Dieses Beispiel zeigt, wie systematisch manche Firmen ihre Patentanträge mit ‚technischem Beiwerk‘ schmücken, um zu verbergen, dass es in ihrem Patentantrag gar keine wirkliche Erfindung gibt. Tatsächlich werden hier Standardmethoden der konventionellen Züchtung beschrieben, bei denen Pflanzen mit bestimmten Krankheitserregern in Kontakt gebracht und ausgewählt werden, um dann mit Kreuzung und Selektion weiter zu züchten. Basierend auf diesen trivialen Verfahren beansprucht die KWS ein extrem umfangreiches Spektrum an Pflanzenarten.

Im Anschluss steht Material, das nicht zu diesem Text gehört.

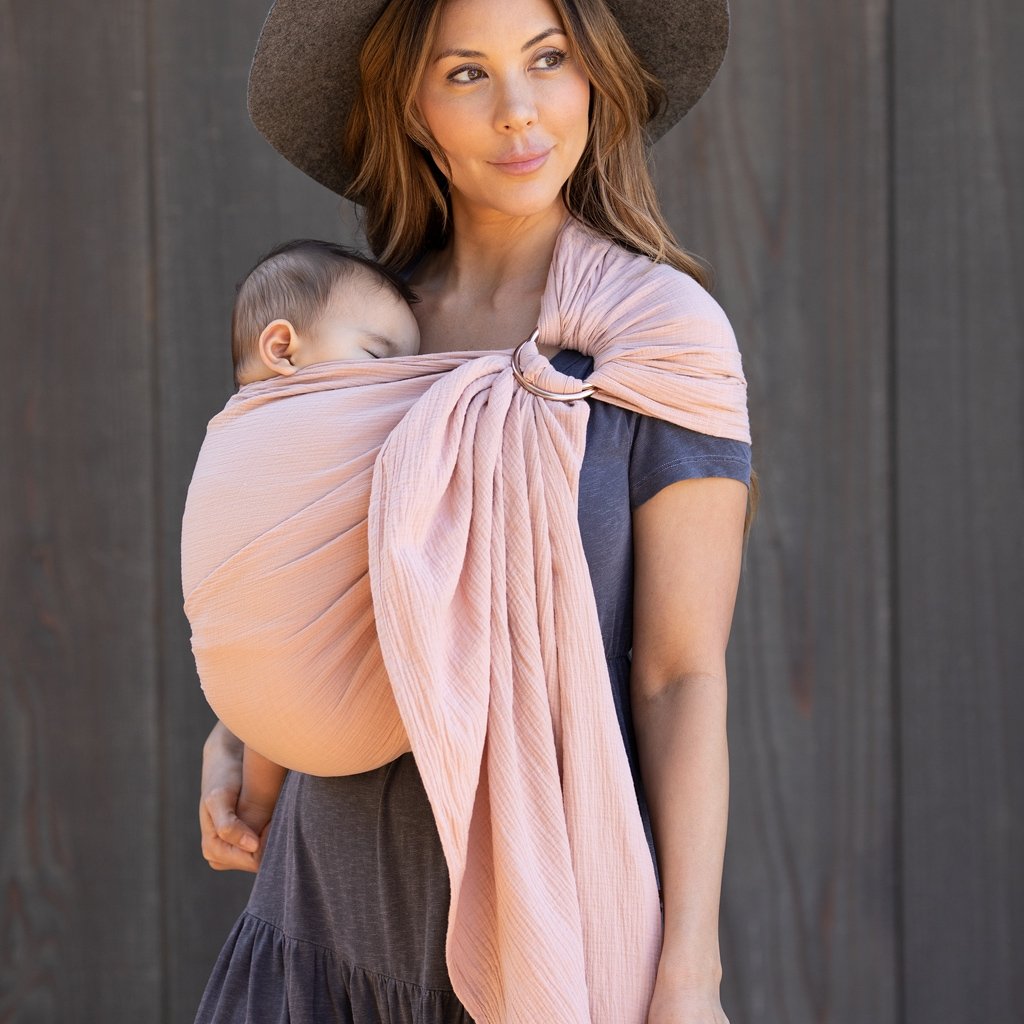 MOBY Ring Sling - Double Gauze - Rose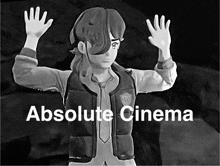 a black and white image of a person with the words absolute cinema written below them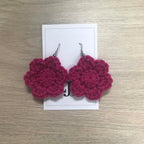 Fuchsia Crochet Flower Surgical Steel Hook Earrings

Obwohl KWS befürchtet, dass Patente auf konventionelle Züchtung erhebliche Nachteile für die Innovation in der Pflanzenzüchtung haben können (siehe hier), versucht das Unternehmen die 2017 vom Verwaltungsrat eingeführten rechtlichen Schlupflöcher zu nutzen, nach denen auch zufällige Mutationen als patentierbare Erfindung gelten sollen. Dabei verwischt das Unternehmen systematisch die grundlegenden Unterschiede zwischen Gentechnik und konventioneller Züchtung.